Ninguém, todavia, atenderá ao dever apenas com palavras. Ensina a Bíblia
que o próprio Senhor da Vida não estacionou no Verbo e continuou o trabalho
criativo na Ação. ( † )
18 “Todos sabemos que o pensamento
é força essencial mas não admitimos nossa milenária viciação no desvio
dessa força.
19 “Ora, é coisa
sabida que um homem é obrigado a alimentar os próprios filhos; nas mesmas
condições, cada Espírito é compelido a manter e nutrir as criações que
lhe são peculiares. Uma ideia criminosa produzirá gerações mentais da
mesma natureza; um princípio elevado obedecerá à mesma lei. 20
Recorramos a símbolo mais simples. Após elevar-se às alturas, a água
volta purificada, veiculando vigorosos fluidos vitais, no orvalho protetor
ou na chuva benéfica; conservemo-la com os detritos da terra e faremos
habitação de micróbios destruidores.
21 “O pensamento é força viva,
em toda parte; é atmosfera criadora que envolve o Pai e os filhos, a
Causa e os Efeitos, no Lar Universal. Nele, transformam-se homens em
anjos, a caminho do Céu ou se fazem gênios diabólicos, a caminho do
inferno.
22 “Apreendem vocês
a importância disso? Certo, nas mentes evolvidas, entre os desencarnados
e encarnados, basta o intercâmbio mental sem necessidade das formas,
23 e é justo destacar
que o pensamento em si é a base de todas as mensagens silenciosas da
ideia, nos maravilhosos planos da intuição, entre os seres de toda espécie.

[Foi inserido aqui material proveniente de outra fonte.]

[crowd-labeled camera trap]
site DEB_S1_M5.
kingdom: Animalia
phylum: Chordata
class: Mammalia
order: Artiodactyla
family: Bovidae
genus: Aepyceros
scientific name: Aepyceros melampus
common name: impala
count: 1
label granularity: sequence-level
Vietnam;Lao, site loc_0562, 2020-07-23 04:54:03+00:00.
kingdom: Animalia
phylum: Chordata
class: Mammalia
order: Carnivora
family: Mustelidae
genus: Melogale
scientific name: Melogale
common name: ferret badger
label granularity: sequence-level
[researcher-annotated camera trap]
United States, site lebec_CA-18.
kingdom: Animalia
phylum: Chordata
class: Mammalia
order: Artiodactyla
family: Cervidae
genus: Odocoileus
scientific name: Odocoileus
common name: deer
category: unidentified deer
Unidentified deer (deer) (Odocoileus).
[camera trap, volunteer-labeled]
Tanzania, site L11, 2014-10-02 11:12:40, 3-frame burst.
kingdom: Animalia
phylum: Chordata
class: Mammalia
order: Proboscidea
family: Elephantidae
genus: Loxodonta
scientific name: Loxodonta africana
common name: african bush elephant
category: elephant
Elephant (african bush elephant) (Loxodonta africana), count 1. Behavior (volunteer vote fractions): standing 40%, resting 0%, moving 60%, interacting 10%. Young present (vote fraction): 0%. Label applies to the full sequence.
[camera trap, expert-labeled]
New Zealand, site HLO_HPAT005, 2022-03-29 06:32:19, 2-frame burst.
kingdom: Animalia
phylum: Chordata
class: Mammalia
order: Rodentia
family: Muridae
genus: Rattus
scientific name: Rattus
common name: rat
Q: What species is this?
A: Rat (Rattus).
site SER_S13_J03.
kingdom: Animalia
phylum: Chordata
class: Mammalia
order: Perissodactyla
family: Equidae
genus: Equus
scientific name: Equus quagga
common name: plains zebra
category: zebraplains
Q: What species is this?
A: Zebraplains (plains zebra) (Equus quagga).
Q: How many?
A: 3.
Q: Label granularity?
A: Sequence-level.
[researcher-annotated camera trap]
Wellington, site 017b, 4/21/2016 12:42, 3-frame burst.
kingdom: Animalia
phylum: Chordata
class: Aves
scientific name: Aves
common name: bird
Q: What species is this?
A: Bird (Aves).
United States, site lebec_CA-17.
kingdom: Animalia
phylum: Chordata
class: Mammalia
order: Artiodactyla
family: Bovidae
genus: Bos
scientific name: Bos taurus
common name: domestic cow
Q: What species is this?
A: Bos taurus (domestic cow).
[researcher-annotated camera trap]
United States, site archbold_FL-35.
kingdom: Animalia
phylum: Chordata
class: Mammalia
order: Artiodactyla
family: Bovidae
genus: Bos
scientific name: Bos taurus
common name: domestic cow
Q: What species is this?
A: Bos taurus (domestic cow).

24 Dentro desse princípio,
o Espírito que haja vivido exclusivamente em França poderá comunicar-se
no Brasil, pensamento a pensamento, prescindindo de forma verbalista
especial, que, nesse caso, será sempre a do receptor; mas isso também
exige a afinidade pura. 25
Não estamos, porém, nas Esferas de absoluta pureza mental, onde todas
as criaturas têm afinidades entre si. Afinamo-nos uns com os outros,
em núcleos insulados, e somos compelidos a prosseguir nas construções
transitórias da Terra, a fim de regressar aos Círculos planetários com
maior bagagem evolutiva.
26 “Nosso Lar”, portanto, como
cidade espiritual de transição, é uma bênção a nós concedida por “acréscimo
de misericórdia”, para que alguns poucos se preparem à ascensão, e para
que a maioria volte à Terra em serviços redentores. Compreendamos a
grandiosidade das leis do pensamento e submetamo-nos a elas, desde hoje.”
27 Depois de longa pausa, a
Ministra sorriu para o auditório e perguntou:
— Quem deseja aproveitar?
Logo após, a música suave encheu o recinto de cariciosas melodias.
28 Veneranda conversou ainda
por muito tempo, revelando amor e compreensão, delicadeza e sabedoria.
Sem qualquer solenidade nos gestos para evidenciar o término da conversação,
findou a palestra com uma pergunta graciosa.
29 Quando vi os companheiros
se levantarem para despedir-se, ao som da música habitual, indaguei
de Narcisa, surpreendido:
— Que é isso? Acabou a reunião?
30 A enfermeira bondosa esclareceu,
sorridente:
— A Ministra Veneranda é sempre assim. Finaliza a conversação em meio do nosso maior interesse. Ela costuma afirmar que as preleções evangélicas começaram com Jesus, mas ninguém pode saber quando e como terminarão.